En résumé, les praticiens du droit doivent être conscients des risques potentiels liés à l’utilisation de ChatGPT et d’autres chatbots d’IA et exercer un contrôle de qualité sur leurs résultats.
Mesures visant à atténuer les risques
Pour les cabinets d’avocats et les équipes juridiques internes qui envisagent d’utiliser des technologies d’IA générative comme ChatGPT, il est essentiel de prendre des mesures pour atténuer les risques suivants :
- Examiner le résultat : Si les chatbots d’IA comme ChatGPT peuvent être utiles pour certaines tâches juridiques, les praticiens doivent s’assurer qu’ils examinent attentivement le résultat du chatbot avant de s’y fier pour des conseils juridiques. ChatGPT est connu pour fournir des réponses incorrectes, et il peut être difficile de déterminer si ses réponses enfreignent les droits d’auteur ou les droits moraux. Pour minimiser ces risques, les praticiens doivent évaluer soigneusement les réponses du chatbot et vérifier leur exactitude avec d’autres sources d’informations juridiques.

+++++

» Parties de l'exercice:
1 - Recopiez, dans l'extrait sur les risques de ChatGPT pour les juristes, le passage qui commence par les mots contenant « Mesures visant à » et finit par « sources d’informations juridiques. ».
2 - Poursuivez l'extrait sur les risques de ChatGPT pour les juristes à partir de sa dernière phrase.

+++++

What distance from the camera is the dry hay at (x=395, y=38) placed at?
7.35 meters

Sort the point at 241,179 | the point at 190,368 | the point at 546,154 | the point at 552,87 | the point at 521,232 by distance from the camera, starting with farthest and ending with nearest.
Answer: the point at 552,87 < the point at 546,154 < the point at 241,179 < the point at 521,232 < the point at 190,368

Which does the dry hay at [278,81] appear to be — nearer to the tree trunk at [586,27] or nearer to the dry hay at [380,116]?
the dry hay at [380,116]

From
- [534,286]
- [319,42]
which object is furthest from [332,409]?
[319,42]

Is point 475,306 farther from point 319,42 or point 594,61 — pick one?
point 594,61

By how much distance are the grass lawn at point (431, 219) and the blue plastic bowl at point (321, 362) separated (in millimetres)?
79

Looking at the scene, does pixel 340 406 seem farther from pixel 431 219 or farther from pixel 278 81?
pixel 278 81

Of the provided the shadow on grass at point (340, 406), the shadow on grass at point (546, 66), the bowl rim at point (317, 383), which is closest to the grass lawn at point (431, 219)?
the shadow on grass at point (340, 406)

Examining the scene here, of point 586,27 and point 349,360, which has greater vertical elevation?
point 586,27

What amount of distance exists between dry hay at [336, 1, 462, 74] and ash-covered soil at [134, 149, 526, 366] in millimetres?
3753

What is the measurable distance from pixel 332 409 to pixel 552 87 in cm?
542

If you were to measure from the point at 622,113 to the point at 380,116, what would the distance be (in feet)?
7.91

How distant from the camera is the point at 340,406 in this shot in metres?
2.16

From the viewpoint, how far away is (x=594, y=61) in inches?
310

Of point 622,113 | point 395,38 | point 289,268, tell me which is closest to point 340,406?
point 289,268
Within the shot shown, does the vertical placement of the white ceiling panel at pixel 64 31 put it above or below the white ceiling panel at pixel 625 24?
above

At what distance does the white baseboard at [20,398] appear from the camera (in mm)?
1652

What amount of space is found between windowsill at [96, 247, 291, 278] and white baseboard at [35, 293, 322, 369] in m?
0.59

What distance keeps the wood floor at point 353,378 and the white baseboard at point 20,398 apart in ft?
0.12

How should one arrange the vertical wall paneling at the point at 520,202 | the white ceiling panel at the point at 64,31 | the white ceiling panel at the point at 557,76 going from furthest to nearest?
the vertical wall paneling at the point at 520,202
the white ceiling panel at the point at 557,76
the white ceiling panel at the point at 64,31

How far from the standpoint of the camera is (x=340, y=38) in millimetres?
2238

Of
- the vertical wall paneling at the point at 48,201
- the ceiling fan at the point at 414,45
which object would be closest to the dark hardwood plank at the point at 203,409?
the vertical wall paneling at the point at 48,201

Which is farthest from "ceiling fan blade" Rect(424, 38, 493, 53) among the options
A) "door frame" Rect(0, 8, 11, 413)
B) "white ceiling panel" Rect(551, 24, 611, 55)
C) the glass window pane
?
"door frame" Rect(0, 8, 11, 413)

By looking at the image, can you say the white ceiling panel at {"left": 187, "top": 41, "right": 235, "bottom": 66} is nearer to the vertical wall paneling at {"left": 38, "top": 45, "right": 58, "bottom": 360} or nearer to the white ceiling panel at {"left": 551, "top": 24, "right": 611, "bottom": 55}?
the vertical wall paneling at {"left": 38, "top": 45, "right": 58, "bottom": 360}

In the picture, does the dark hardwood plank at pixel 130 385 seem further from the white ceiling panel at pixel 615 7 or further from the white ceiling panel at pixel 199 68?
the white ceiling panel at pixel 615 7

+++++

» Résultats attendus:
1 -
Mesures visant à atténuer les risques
Pour les cabinets d’avocats et les équipes juridiques internes qui envisagent d’utiliser des technologies d’IA générative comme ChatGPT, il est essentiel de prendre des mesures pour atténuer les risques suivants :
- Examiner le résultat : Si les chatbots d’IA comme ChatGPT peuvent être utiles pour certaines tâches juridiques, les praticiens doivent s’assurer qu’ils examinent attentivement le résultat du chatbot avant de s’y fier pour des conseils juridiques. ChatGPT est connu pour fournir des réponses incorrectes, et il peut être difficile de déterminer si ses réponses enfreignent les droits d’auteur ou les droits moraux. Pour minimiser ces risques, les praticiens doivent évaluer soigneusement les réponses du chatbot et vérifier leur exactitude avec d’autres sources d’informations juridiques.

2 -
- Établir des règles claires pour la soumission des données : Les praticiens doivent préciser si le chatbot conserve ou utilise les données qui lui sont soumises et s’assurer des contrôles de sécurité mis en place pour protéger les informations confidentielles. En outre, il peut être judicieux de conclure un accord de licence avec le propriétaire du chatbot pour garantir une protection adéquate des données soumises.
- Protéger les droits d’auteur : Afin de réduire le risque de violation des droits de tiers et de maximiser les chances d’obtenir la protection du droit d’auteur pour tout produit de travail réalisé à l’aide de ChatGPT, les praticiens doivent éviter de suivre mot pour mot les réponses du chatbot. Ils doivent plutôt suivre leur propre jugement pour traiter les réponses et créer de nouvelles œuvres, qui doivent être bien documentées pour établir leur originalité.
En prenant ces mesures, les praticiens du droit peuvent tirer efficacement parti des avantages des technologies d’IA générative tout en minimisant les risques qu’elles présentent.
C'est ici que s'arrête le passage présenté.